Det kan være lett å forstå siden USN P-8 flyr i områder med potensiell "fiendtlig" aktivitet som i Sør-Kinahavet og i områdene ved Taiwan. (Red.)
BAE awarded ‘quick-turnaround’ countermeasure demo
for Boeing P-8A Poseidon
By Garrett Reim 9 January 2021
BAE Systems was
awarded a $4 million contract from the US Navy (USN) for a quick-turnaround
demonstration of a new radio frequency countermeasure system for the Boeing
P-8A Poseidon maritime patrol aircraft.
The countermeasure
system is made of a “small form factor jammer, a high-powered amplifier and the
AN/ALE-55 Fiber-Optic Towed Decoy”, says BAE on 5 January.

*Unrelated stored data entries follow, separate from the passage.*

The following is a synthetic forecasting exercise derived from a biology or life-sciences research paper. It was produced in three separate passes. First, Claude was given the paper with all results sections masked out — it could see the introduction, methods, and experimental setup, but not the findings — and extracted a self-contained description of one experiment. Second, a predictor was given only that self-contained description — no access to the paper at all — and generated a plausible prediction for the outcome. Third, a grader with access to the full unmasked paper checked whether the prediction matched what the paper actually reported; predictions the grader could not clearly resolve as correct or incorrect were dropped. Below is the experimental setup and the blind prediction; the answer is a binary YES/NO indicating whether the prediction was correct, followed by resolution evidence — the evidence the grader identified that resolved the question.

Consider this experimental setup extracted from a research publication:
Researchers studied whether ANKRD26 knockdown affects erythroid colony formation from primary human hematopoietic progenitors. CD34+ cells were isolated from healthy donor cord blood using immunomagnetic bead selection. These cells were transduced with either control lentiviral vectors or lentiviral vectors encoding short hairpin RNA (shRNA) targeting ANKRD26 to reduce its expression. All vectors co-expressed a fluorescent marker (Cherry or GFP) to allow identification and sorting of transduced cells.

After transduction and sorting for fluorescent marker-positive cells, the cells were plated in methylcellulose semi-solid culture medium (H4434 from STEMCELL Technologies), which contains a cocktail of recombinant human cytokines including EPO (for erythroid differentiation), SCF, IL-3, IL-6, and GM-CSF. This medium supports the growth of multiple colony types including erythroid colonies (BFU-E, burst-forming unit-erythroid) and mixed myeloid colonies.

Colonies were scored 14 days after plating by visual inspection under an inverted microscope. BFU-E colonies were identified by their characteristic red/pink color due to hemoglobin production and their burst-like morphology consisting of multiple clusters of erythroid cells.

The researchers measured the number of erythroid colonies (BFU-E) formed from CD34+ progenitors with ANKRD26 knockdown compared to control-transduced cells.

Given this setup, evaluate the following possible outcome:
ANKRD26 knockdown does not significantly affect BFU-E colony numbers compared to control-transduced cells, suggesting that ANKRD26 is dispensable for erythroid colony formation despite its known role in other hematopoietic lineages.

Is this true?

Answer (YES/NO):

Such decoys are
towed behind an aircraft and jam incoming radar-guided missiles. As a last
resort, the decoy will mimic the radar cross-section of the aircraft being
protected in a ruse to draw away an attack.
Source: BAE Systems
Rendering of BAE
Systems decoy on P-8A Posiedon
BAE will design,
build, integrate and ship the countermeasure system in about five months, with
two months of flight testing on the P-8A platform after that. The company says
testing will begin early in 2021, indicating the execution of the contract is
already well under way.
“A process that
used to take 18 to 24 months has been scaled to five or six months, which is
remarkable, as is deploying this new self-protection capability,” says Don
Davidson, director of the advanced compact electronic warfare solutions product
line at BAE.
BAE did not
disclose why the USN needed the countermeasure system so quickly. The P-8A is a
maritime patrol aircraft used for hunting submarines and surface ships.
The company is
manufacturing the system at its facilities in Nashua, New Hampshire.
In November 2019, the USN picked
Raytheon and BAE to develop and demonstrate competing versions of a dual-band
towed decoy for its Boeing F/A-18E/F Super Hornet fleet.